Date of composition: 1803-1808
Premiere: 22 December 1808 at the Theater an der Wien in a concert concert conducted by the composer
Duration: 40 minutes
Performances by the Berliner Philharmoniker:
first performed on 30 April 1883, conductor: Karl Klindworth
“No one can love the countryside as much as I do,” Ludwig van Beethoven assured his friend Therese Malfatti in a letter from May 1810: “How delighted I shall be to ramble for a while through bushes, woods, under trees, over grass and rocks..” His love for nature was also expressed musically, most notably in the sounds of his Sixth Symphony. The “Pastoral” was conceived alongside the seemingly contrasting Fifth Symphony and even premiered in the same concert on 22 December 1808. This was no coincidence. The “Fate Symphony” is about liberation from great danger; in moments of utmost distress, fate is overcome through one's own strength. The “Pastoral,” Beethoven’s sister work in the guise of a rural idyll, deals with much the same theme: the two symphonies are related at their compositional, structural core, despite their very different outward appearance. Both, for example, begin with an initial gesture where the music pauses briefly after an opening phrase, which soon proves the seed of the whole piece, before it gathers momentum for a longer stretch.
Described by the composer as a “Sinfonia caracteristica”, the “Pastoral” was particularly noted, lauded and criticized for its vivid portrayal of natural events. Even Beethoven’s contemporaries debated passionately about these imitations, such as the calls of the nightingale, quail, and cuckoo at the end of the second movement, or the rain, thunder, and lightning in the fourth movement, arguing whether such things could be considered legitimate in the context of a serious symphony. What matters, however, is not the congruence between the acoustic image and the original – a feat Beethoven’s 17th-century predecessors, even a composer such a Carl Ditters von Dittersdorf, not to mention his teacher Joseph Haydn, had already accomplished. Beethoven’s intention, as Kirill Petrenko underlines, was different: he wanted “first and foremost to show what we feel when we hear birds, or the fear we have when a storm comes. This is already a prefiguration of Romanticism” – or, in Beethoven’s words, “more the expression of feeling than tone painting.”

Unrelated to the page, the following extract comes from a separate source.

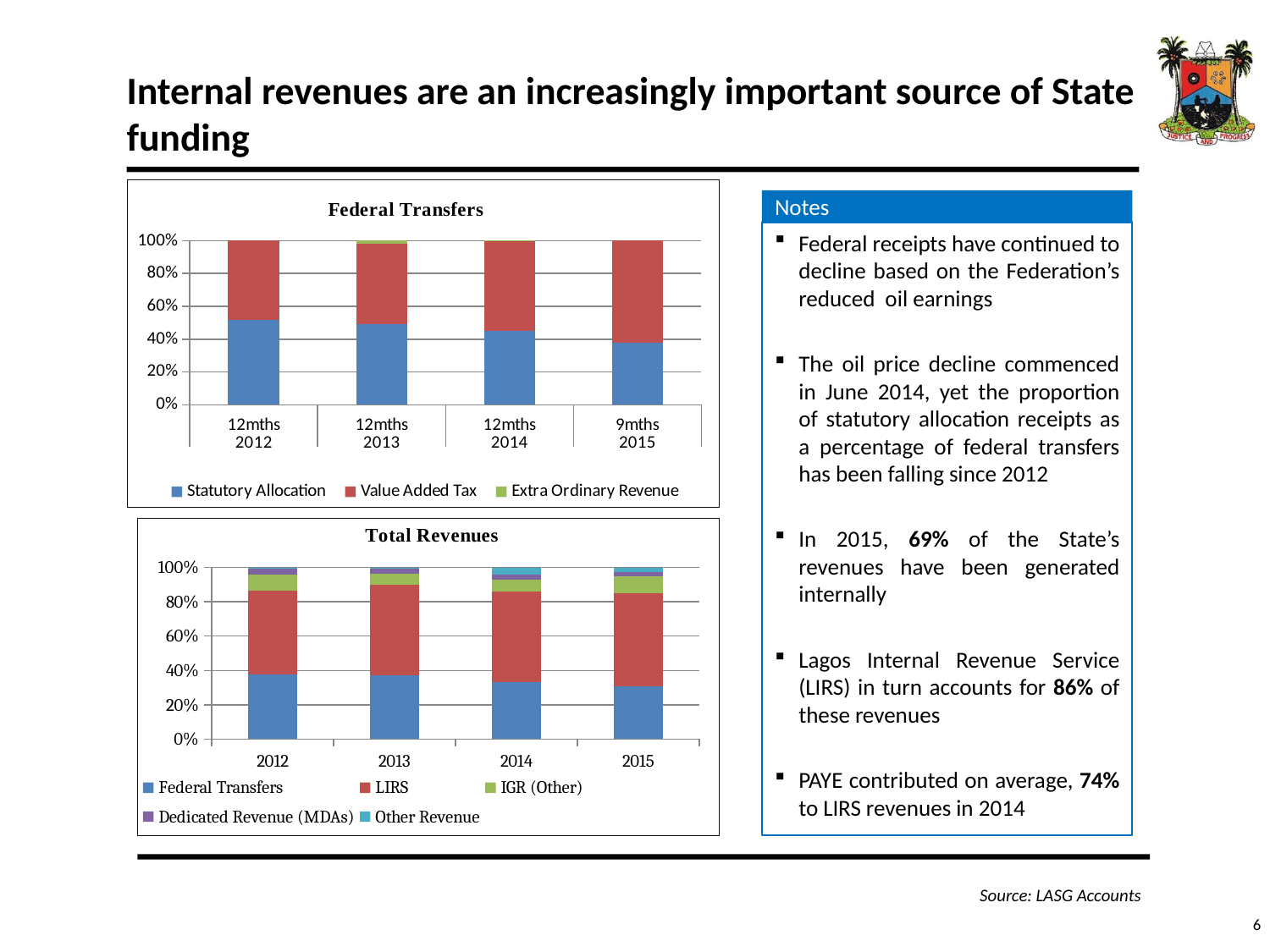
How many series does the legend of the Total Revenues chart list? 5 In the Total Revenues chart, is the Federal Transfers share for 2015 greater or less than 40%? less How many categories are shown on the x axis of the Total Revenues chart? 4 In the Total Revenues chart, which series is shown in red? LIRS In the Total Revenues chart, which is larger: the Federal Transfers share in 2012 or in 2015? 2012 How many categories are shown on the x axis of the Federal Transfers chart? 4 What type of chart is the Federal Transfers chart? stacked bar chart In the Federal Transfers chart, which category has the lowest Statutory Allocation share? 9mths 2015 In the Federal Transfers chart, is the Statutory Allocation share for 9mths 2015 greater or less than 60%? less How many series does the legend of the Federal Transfers chart list? 3 In the Federal Transfers chart, does the Statutory Allocation share rise or fall from 12mths 2012 to 9mths 2015? fall In the Federal Transfers chart, is the Statutory Allocation share for 12mths 2012 greater or less than 40%? greater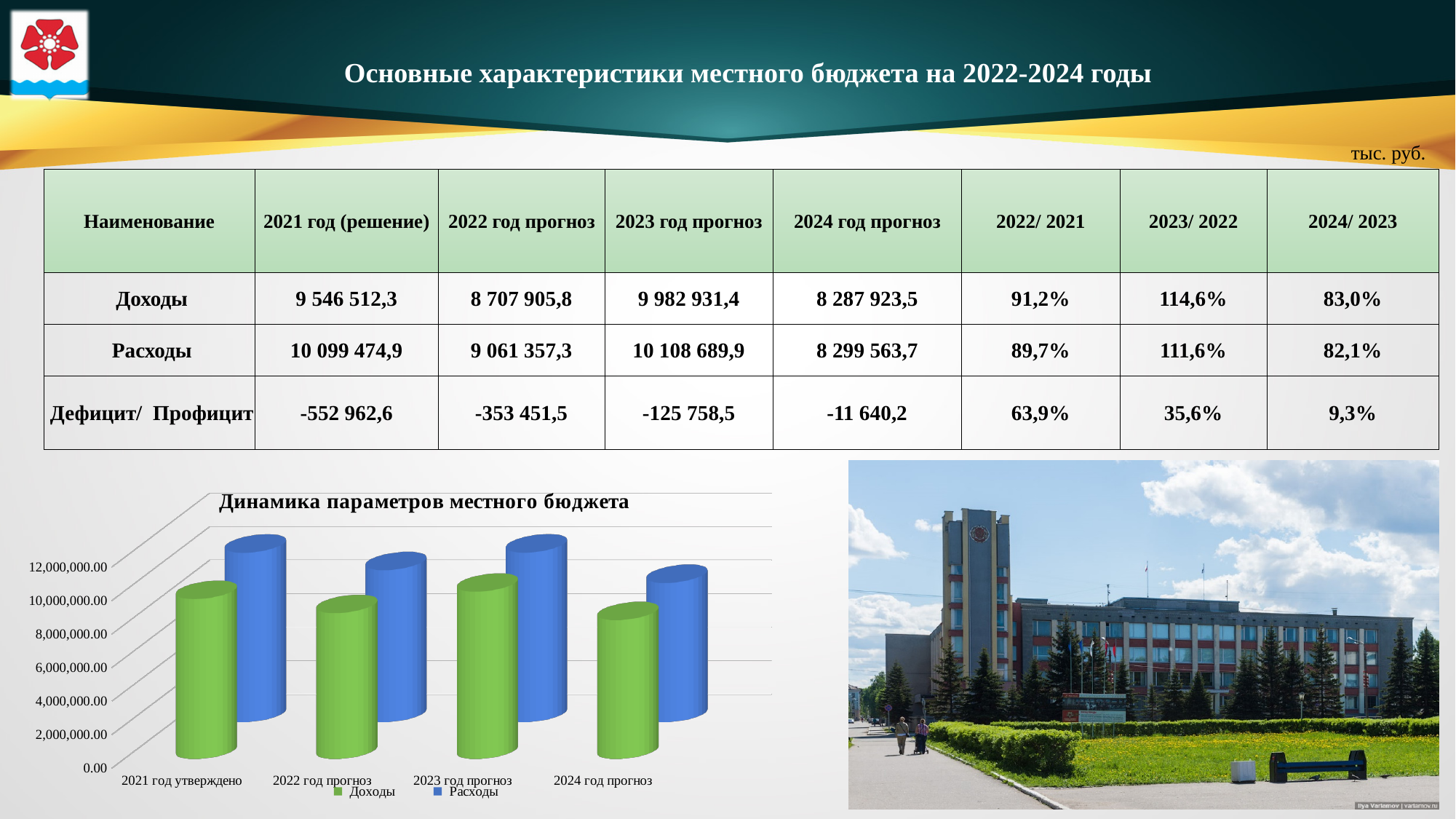
How many series does the chart legend list? 2 What is the title of the chart on the slide? Динамика параметров местного бюджета In the chart, which is larger for 2024 год прогноз: Доходы or Расходы? Расходы In the chart, is the value of Расходы for 2023 год прогноз greater or less than 6,000,000.00? greater In the chart, is the value of Доходы for 2024 год прогноз greater or less than 10,000,000.00? less In the chart, which is larger for 2021 год утверждено: Доходы or Расходы? Расходы In the chart, is the value of Доходы for 2021 год утверждено greater or less than 8,000,000.00? greater What kind of chart is shown on the slide? bar chart How many year categories are shown on the x axis of the chart? 4 In the chart, which year has the lowest value for Доходы? 2024 год прогноз Which series is shown in blue in the chart? Расходы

The first, third, and fifth movements reproduce few natural sounds or none at all, instead tracing the effects of nature on humankind and their reactions to it, right up to the indulgently humorous depiction of a village band in the third movement, where the oboe stubbornly enters a quarter-note too early in the second theme. The ominous intrusion of higher powers, in the form of a thunderstorm, that follows this rural pastoral idyll demands a separate section and thus an expansion of the symphonic form to five movements. Beethoven creates an irresistible flow via the artistic device of allowing the last three movements to transition directly into one another. The gratitude expressed in the “Shepherd’s Song” at the end is not one of jubilation. This inward-looking hymn reflects humility and an awareness of individual personal responsibility: to have been spared from a storm means preparing oneself and the community for the next one.
Nature offered Beethoven refuge from intrusive contemporaries, a sheltered environment where his ailments tormented him less than in the city: “My unfortunate hearing does not plague me here.” Being alone in nature was, for him as an artist wishing to speak to humanity, not a paradox, but the search for a utopia – “For the woods, the trees and the rocks give man the resonance he needs.” Country life was, for him, the epitome of an all-encompassing world that includes humanity. Above all, he felt a closeness to creation: “Almighty in the forest! I am blessed, happy in the forest: every tree speaks through You. O God! What glory! In such a forested area, in the heights, there is peace, peace, to serve Him.” This was a faith that did not merely repeat what was preached, but saw itself as a duty to humanity and to nature, which enabled human existence in the first place.